The first thing gardeners often want to know about a bonsai is how old it is, equating older with rarer and more expensive. In fact age is irrelevant in judging how 'good' a tree is – convincingly old-looking trees of large size can be produced in decades rather than hundreds of years. It is the shape, branch structure, elegance and poise that are more important, and often, what is not there – the spaces between the branches, the trunks clear of foliage – is the most important factor in producing the image of a full-sized tree.
Jon's favourite trees - and why...
A spectacularly good example of one of my favourite bonsai styles, root over rock (in Japanese, sekijojo). This mimics a tree that has either germinated in a crack or had the soil at its base eroded away, leaving its roots to flow over the stone down into the growing medium. This is the classic species for the style, Japan's trident maple, Acer buergerianum, for its stout roots cling well to rocks. Tree and rock are repotted together as a unit. Shown by Mendip Bonsai, Somerset.

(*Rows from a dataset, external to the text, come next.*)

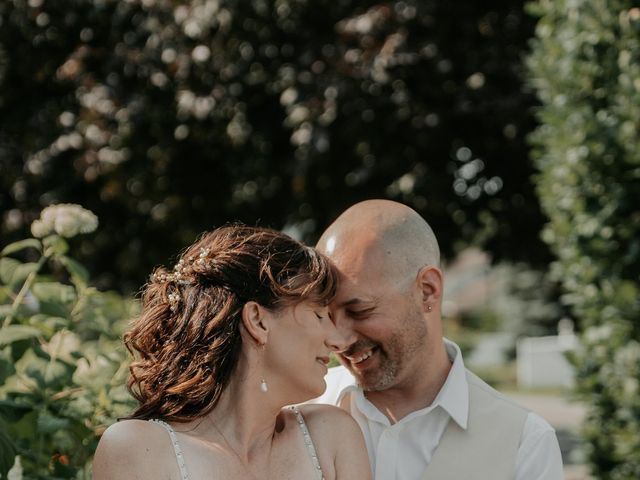 Pascal and Christiane&apos;s wedding in Saint-Eustache, Quebec 18
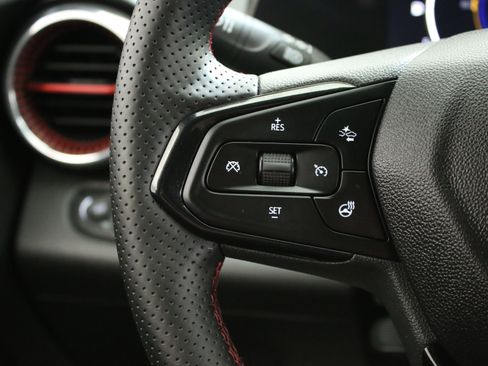 Certified 2025 Chevrolet Trax RS w/ Driver Confidence Package FWD image 14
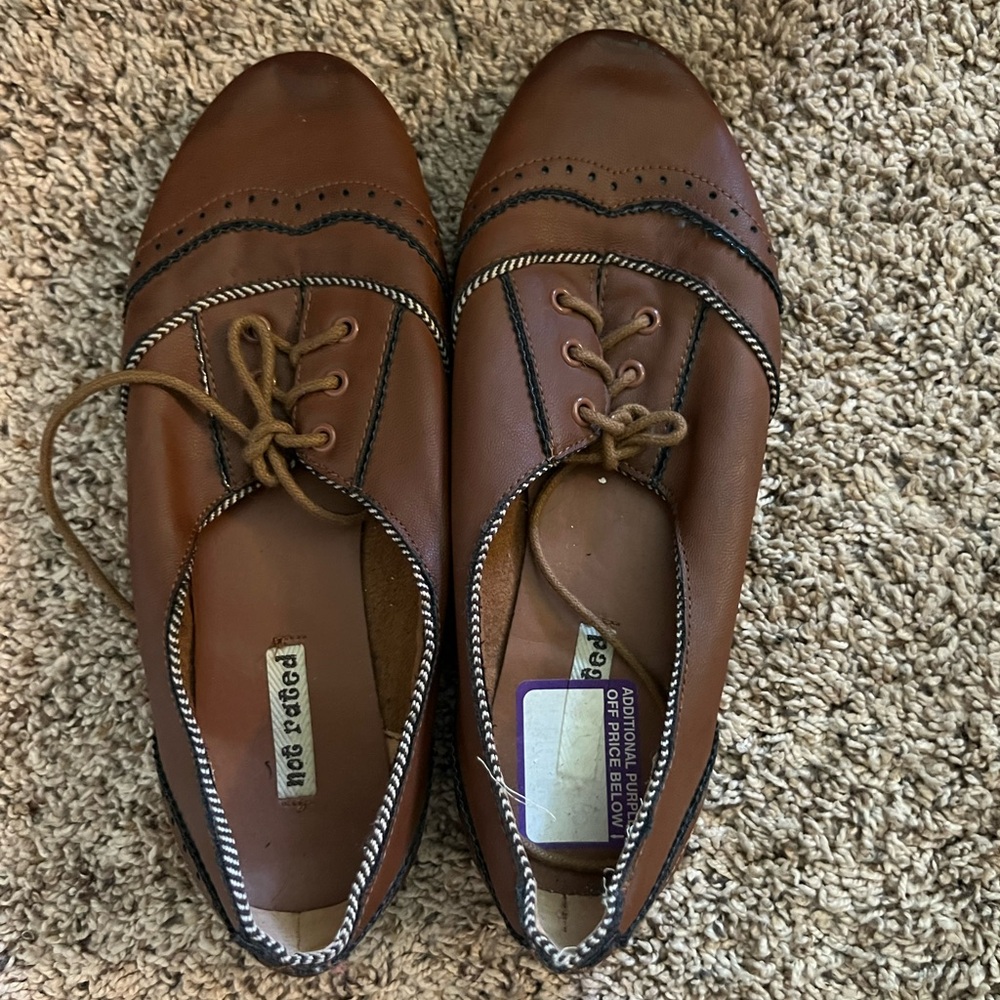 Brown Lace-Up Oxford Shoes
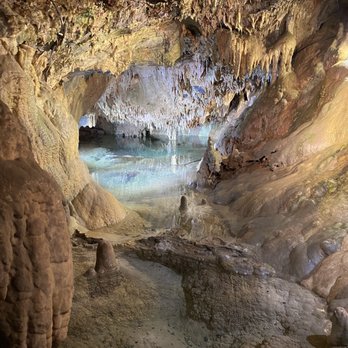 Echo Dell Indian Echo Caverns - Landmarks & Historical Buildings Near Me - Hummelstown, Pennsylvania
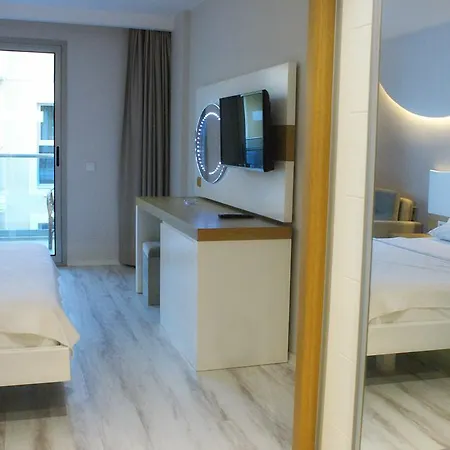 Karya Hotel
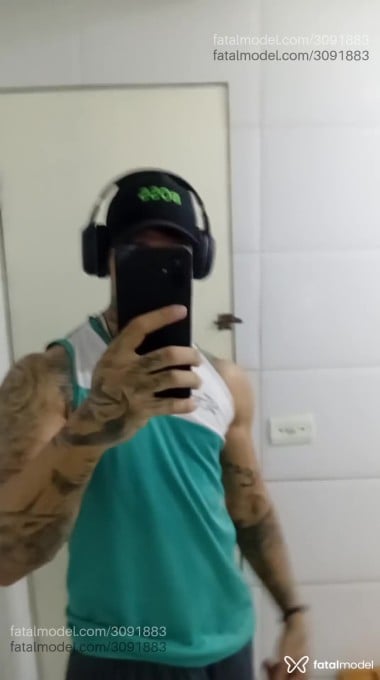 Acompanhante homem morena (o) de olhos pretos - Lourenço Acompanhante homem morena (o) de olhos pretos - Lourenço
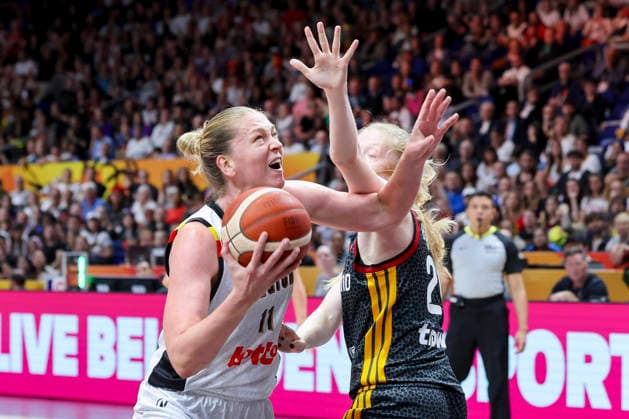 Emma Meesseman of Belgium and Frieda Buhner of Germany battle for the ball during the FIBA Women s Basketball World Cup Germany 2026 quarterfinal match between Belgium and Germany at the Berlin Arena on September 10, 2026, in Berlin, Germany. Photo by Marco Steinbrenner, DeFodi Images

Some Japanese bonsai enthusuiasts grow nothing but Satsuki azaleas (cultivars of Rhododenron indicum, so not reliably hardy in much of Britain), and with spectacular shows of flower like this it is not hard to see why. Well over a metre tall, this is a fine example of the informal upright (moyogi) style. Satsuki flowers are if anything a little out of scale: they are more convincingly tree-like clothed only in their small evergreen leaves. Also shown by Mendip Bonsai.

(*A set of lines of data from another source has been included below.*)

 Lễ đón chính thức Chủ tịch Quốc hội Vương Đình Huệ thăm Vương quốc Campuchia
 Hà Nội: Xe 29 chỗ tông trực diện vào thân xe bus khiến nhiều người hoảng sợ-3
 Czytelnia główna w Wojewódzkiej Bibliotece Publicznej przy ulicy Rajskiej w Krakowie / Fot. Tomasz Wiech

Driftwood (sharimiki) style bonsai create evocative images of ancient, weatherbeaten trees with dead branches and areas of trunk. Coniferous species with rot-resistant wood are best, and the 'driftwood' itself is usually de-barked and sculpted using tools. Our native yew, Taxus baccata is a fine subject, and this tree is a wonderful example of sensitive carving, producing a convincingly natural-looking hollow trunk, like a tree struck by lightning. Shown by Derbyshire Bonsai
An immaculate, faultless clump or stump style Japanese white pine (Pinus parviflora, one of the best pines for bonsai) – a forest in a pot. Apart from twin-trunk, group or forest bonsai plantings traditionally only ever have an odd number of trees or trunks, here seven (even numbers are considered inauspicious and asymmetric arrangements more easily balanced, avoiding symmetry). Also shown by Derbyshire Bonsai.
The leafy, rounded crown of a mature English elm, Ulmus procera, echoes a shape once common in the British countryside, the vast majority lost to Dutch elm disease in the 1970s. A lovely tree, beautifully matched to its pot (a bonsai pot is like the frame of a picture, it should harmonise with and enhance the tree), and fortunately too small for the beetles that carry the disease to attack it. Shown by the Federation Of British Bonsai Societies.